# L.A. Sound Design Buffer/Boost



## Alex (Feb 11, 2006)

picked up this simple one knob unit that acts as a boost (0-15 db) and a buffer. I plugged the pedal in with the knob set at noon and a gorgeous clean boost was produced - wow factor right off the bat. The unit does have a modern/vintage voicing by pressing the in/out white switch. The modern voicing adds a tiny bit more sparkle on clean tones but I prefer the vintage setting when stacked with overdrive pedals.

You can set the unit in either Active or True Bypass mode by opening up the pedal and setting the dipswitches accordingly - in Active mode, the buffer is on all the time even when the boost is not engaged and in True Bypass mode, the buffer is not active when the boost is off.

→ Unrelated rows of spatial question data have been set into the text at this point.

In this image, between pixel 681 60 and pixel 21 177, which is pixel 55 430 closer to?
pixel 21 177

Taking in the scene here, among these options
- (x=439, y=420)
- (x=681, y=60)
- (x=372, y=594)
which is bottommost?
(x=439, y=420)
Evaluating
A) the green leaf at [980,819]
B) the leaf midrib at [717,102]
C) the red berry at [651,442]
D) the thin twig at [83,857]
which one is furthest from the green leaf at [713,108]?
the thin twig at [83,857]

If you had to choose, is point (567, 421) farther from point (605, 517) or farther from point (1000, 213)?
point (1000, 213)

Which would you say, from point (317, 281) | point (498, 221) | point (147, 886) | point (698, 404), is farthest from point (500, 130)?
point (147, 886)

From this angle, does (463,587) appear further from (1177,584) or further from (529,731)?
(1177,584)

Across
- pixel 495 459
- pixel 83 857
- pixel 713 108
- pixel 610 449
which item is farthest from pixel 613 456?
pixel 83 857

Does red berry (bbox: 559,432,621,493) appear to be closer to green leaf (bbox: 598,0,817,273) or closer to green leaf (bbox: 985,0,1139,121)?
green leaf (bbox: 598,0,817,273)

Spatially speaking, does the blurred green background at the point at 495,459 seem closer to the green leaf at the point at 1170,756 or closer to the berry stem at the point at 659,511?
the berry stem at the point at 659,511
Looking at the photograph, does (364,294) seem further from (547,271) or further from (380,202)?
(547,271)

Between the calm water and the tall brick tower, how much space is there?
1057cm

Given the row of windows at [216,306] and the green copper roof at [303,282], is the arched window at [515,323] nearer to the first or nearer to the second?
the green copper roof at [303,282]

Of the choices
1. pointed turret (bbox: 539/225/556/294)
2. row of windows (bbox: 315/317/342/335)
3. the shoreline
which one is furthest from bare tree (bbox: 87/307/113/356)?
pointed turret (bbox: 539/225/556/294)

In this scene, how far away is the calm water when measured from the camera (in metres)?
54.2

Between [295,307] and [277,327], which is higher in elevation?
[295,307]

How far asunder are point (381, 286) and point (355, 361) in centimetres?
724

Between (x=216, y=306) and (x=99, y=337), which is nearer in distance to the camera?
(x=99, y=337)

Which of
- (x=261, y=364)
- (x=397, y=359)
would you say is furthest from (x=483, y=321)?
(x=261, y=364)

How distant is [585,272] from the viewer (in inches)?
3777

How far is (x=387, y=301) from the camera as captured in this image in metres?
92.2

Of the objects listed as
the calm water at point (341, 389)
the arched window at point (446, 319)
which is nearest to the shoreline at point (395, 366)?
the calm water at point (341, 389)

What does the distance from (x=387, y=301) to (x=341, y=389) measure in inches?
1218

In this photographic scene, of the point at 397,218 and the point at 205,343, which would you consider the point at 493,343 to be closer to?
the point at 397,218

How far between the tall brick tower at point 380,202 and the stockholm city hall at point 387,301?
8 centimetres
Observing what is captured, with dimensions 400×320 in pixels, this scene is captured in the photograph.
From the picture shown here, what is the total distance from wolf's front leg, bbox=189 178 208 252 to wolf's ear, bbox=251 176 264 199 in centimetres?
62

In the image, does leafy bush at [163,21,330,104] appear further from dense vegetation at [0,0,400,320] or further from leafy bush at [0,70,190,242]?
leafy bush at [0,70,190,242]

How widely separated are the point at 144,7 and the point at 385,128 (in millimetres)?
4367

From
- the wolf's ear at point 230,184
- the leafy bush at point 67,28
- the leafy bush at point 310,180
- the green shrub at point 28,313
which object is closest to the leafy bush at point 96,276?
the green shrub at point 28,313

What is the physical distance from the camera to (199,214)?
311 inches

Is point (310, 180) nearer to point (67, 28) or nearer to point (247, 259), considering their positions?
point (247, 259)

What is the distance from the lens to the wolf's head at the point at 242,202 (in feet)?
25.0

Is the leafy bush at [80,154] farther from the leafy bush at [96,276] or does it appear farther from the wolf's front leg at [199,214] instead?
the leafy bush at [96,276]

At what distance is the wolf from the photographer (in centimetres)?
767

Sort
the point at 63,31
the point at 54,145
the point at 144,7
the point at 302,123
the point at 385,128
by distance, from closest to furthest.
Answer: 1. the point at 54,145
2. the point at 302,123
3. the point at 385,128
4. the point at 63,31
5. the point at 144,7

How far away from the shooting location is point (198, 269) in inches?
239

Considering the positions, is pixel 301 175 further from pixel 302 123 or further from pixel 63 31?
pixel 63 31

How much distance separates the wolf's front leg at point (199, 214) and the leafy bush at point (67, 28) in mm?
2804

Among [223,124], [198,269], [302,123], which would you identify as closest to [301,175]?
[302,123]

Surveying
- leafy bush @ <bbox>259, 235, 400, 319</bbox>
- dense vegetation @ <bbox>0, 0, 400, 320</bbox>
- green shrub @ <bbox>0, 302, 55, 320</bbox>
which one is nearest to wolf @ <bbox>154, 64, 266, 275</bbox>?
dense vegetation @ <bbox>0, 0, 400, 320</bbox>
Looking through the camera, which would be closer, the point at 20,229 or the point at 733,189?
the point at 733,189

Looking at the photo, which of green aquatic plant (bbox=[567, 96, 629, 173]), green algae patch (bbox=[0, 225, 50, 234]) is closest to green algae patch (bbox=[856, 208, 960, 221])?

Simple unit that sounds great and also enhances the other pedals that are following in the signal chain. The overall sound is better to my ears.


----------



## bduguay (Jul 15, 2009)

Did you buy this new?
B.


----------



## Alex (Feb 11, 2006)

bduguay said:


> Did you buy this new?
> B.


Yes, direct from LA Sound.


----------



## bduguay (Jul 15, 2009)

Does it buffer and give switchable boost capabilities?
B.


----------



## Alex (Feb 11, 2006)

bduguay said:


> Does it buffer and give switchable boost capabilities?
> B.


See 2nd paragraph in my original post. The boost function goes from clean boost to OD tones.


----------



## bduguay (Jul 15, 2009)

Cool!


----------



## rg4700 (4 mo ago)

Can you tell me..the factory setting is Active or Bypass??


----------



## AJ6stringsting (Mar 12, 2006)

Alex said:


> picked up this simple one knob unit that acts as a boost (0-15 db) and a buffer. I plugged the pedal in with the knob set at noon and a gorgeous clean boost was produced - wow factor right off the bat. The unit does have a modern/vintage voicing by pressing the in/out white switch. The modern voicing adds a tiny bit more sparkle on clean tones but I prefer the vintage setting when stacked with overdrive pedals.
> 
> You can set the unit in either Active or True Bypass mode by opening up the pedal and setting the dipswitches accordingly - in Active mode, the buffer is on all the time even when the boost is not engaged and in True Bypass mode, the buffer is not active when the boost is off.
> 
> ...


Wow !!!!
I love that feeling too, when that tone oozes with juicy MOJO.... it's almost as good as cold watermelon 🍉 on a hot summers day 😋 👌 !!!! .


----------